**Potongan Dokumen**
Teh bunga dengan campuran kuncup bunga melati yang disebut teh melati atau teh wangi melati merupakan jenis teh yang paling populer di Indonesia.[2] Konsumsi teh di Indonesia sebesar 0,8 kilogram per kapita per tahun, masih jauh di bawah negara-negara lain di dunia, walaupun Indonesia merupakan negara penghasil teh terbesar nomor lima di dunia.[3]

Negeri Tiongkok adalah tempat lahir teh. Di sanalah pohon teh Tiongkok (Camellia sinensis) ditemukan dan berasal, tepatnya di provinsi Yunnan, bagian barat daya Tiongkok. Iklim Yunnan yang tropis dan subtropis, yaitu hangat dan lembap menjadi tempat yang sangat cocok bagi tanaman teh. Yunnan memiliki banyak hutan purba, bahkan ada tanaman teh liar yang berumur 2.700 tahun. Selebihnya tanaman teh yang ditanam yang mencapai usia 800 tahun juga ditemukan di tempat ini.

Sebuah legenda, salah satu bentuk dokumentasi yang paling tua, menceritakan bahwa Shennong yang menjadi cikal bakal pertanian dan ramuan obat-obatan, juga yang menjadi penemu teh. Dikatakan dalam bukunya bahwa dia secara langsung mencoba banyak ramuan herbal dan menggunakan teh sebagai obat pemunah bila ia terkena racun dari ramuan yang dicoba. Hidupnya berakhir karena ia meminum ramuan yang beracun dan tidak sempat meminum teh pemunah racun menyebabkan organ dalam tubuhnya meradang.

Teh Cina pada awalnya memang digunakan untuk bahan obat-obatan (abad ke-8 SM). Orang-orang Tiongkok pada waktu itu mengunyah teh (770 SM–476 SM) mereka menikmati rasa yang menyenangkan dari sari daun teh. Teh juga sering kali dipadukan dengan ragam jenis makanan dan racikan sup.

Pada zaman pemerintahan Dinasti Han (221 SM–8 M), teh mulai diolah dengan pemrosesan yang terbilang sederhana (dibentuk membulat, dikeringkan, dan disimpan) dan dijadikan sebagai minuman dengan cara diseduh dan dikombinasikan dengan ramuan lain (misalnya jahe) dan kebiasaan ini melekat kuat dengan kebudayaan masyarakat Tiongkok. Lebih jauh lagi, teh digunakan sebagai tradisi dalam menjamu para tamu. Setelah zaman Dinasti Ming, banyak ragam jenis teh kemudian ditemukan dan ditambahkan. Teh yang populer nantinya ini banyak dikembangkan di daerah Kanton (Guangdong) dan Fukien (Fujian).

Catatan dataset

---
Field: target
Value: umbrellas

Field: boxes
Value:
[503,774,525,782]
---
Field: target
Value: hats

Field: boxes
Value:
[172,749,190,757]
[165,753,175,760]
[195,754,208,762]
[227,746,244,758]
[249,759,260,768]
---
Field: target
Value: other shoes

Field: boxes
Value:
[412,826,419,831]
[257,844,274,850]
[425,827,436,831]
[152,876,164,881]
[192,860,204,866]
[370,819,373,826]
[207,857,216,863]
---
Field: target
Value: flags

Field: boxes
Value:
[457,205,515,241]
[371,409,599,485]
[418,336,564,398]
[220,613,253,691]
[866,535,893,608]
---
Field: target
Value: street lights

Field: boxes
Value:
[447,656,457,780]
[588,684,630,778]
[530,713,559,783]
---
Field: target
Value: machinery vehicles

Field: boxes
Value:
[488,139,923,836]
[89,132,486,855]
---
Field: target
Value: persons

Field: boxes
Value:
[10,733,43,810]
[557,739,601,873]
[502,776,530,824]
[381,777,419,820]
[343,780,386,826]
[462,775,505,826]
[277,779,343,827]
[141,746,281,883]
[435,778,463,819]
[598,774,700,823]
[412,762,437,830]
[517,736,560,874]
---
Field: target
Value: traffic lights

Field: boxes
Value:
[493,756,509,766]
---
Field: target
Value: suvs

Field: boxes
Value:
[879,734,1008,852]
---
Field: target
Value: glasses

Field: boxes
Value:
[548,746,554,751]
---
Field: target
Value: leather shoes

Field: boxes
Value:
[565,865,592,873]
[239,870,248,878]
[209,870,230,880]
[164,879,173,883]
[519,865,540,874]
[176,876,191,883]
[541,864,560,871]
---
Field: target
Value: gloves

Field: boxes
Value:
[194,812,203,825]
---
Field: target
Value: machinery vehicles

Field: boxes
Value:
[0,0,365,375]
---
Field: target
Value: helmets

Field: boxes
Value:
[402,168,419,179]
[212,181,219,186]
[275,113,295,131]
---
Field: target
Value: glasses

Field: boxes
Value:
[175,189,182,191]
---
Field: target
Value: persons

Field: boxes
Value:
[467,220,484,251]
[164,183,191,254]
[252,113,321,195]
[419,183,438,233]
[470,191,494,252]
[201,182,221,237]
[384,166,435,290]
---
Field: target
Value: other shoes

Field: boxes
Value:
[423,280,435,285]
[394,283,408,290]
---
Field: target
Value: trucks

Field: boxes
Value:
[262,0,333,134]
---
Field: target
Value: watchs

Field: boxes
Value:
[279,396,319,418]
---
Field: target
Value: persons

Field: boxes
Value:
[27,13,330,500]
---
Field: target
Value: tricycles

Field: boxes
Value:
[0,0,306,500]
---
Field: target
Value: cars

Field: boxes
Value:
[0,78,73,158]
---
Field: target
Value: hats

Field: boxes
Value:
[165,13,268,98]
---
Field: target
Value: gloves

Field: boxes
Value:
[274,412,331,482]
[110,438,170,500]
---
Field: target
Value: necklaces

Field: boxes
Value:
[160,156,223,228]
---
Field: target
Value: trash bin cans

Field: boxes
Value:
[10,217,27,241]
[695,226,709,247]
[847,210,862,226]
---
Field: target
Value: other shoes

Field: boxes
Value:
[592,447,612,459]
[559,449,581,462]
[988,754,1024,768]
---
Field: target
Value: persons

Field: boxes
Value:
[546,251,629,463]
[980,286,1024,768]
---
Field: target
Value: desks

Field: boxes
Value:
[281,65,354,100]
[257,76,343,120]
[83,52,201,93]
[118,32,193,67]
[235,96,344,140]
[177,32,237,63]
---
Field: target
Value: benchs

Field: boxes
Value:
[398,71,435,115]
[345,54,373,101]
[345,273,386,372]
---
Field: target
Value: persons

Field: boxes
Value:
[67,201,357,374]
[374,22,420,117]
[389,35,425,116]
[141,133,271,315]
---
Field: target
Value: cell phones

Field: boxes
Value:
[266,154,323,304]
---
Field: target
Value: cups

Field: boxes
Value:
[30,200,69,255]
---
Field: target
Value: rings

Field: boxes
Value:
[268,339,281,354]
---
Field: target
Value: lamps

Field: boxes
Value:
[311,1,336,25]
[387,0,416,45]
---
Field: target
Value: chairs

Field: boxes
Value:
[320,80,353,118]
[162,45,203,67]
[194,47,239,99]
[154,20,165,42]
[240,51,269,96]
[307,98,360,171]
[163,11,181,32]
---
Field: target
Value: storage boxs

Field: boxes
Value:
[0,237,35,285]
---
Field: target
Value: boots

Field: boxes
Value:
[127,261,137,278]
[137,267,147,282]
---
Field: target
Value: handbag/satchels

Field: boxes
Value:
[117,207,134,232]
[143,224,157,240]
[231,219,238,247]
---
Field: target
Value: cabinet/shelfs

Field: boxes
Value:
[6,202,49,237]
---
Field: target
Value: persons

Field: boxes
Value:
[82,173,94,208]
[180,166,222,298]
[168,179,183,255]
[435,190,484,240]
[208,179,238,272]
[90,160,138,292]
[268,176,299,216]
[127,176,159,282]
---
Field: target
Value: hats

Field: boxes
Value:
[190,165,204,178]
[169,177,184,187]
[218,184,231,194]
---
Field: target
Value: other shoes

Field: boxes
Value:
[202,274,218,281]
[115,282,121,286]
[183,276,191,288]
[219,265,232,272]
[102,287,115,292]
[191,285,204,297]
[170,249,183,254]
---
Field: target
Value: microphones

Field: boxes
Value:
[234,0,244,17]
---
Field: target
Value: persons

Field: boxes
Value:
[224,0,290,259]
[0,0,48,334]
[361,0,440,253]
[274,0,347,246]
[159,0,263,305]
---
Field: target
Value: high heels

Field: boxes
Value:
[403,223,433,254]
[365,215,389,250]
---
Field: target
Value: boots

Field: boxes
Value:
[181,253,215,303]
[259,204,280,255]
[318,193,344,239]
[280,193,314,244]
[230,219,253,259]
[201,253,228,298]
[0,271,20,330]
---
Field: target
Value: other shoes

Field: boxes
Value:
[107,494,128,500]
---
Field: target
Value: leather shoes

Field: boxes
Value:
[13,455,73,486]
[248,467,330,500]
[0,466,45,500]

**Yang Harus Dikerjakan**
1 - Jawab pertanyaan berikut berdasarkan teks tentang sejarah teh.
(a) Indonesia merupakan negara penghasil teh terbesar nomor berapa di dunia?
(b) Di provinsi mana pohon teh Tiongkok ditemukan dan berasal?
(c) Ramuan apa yang disebut sebagai contoh campuran teh pada zaman Dinasti Han?
2 - Tolong ulangi persis isi baris data, mulai dari awal baris data sampai baris yang memuat "[249,759,260,768]", termasuk baris tersebut.

**Kumpulan Jawaban**
1 -
(a) Nomor lima.
(b) Yunnan.
(c) Jahe.

2 -
---
Field: target
Value: umbrellas

Field: boxes
Value:
[503,774,525,782]
---
Field: target
Value: hats

Field: boxes
Value:
[172,749,190,757]
[165,753,175,760]
[195,754,208,762]
[227,746,244,758]
[249,759,260,768]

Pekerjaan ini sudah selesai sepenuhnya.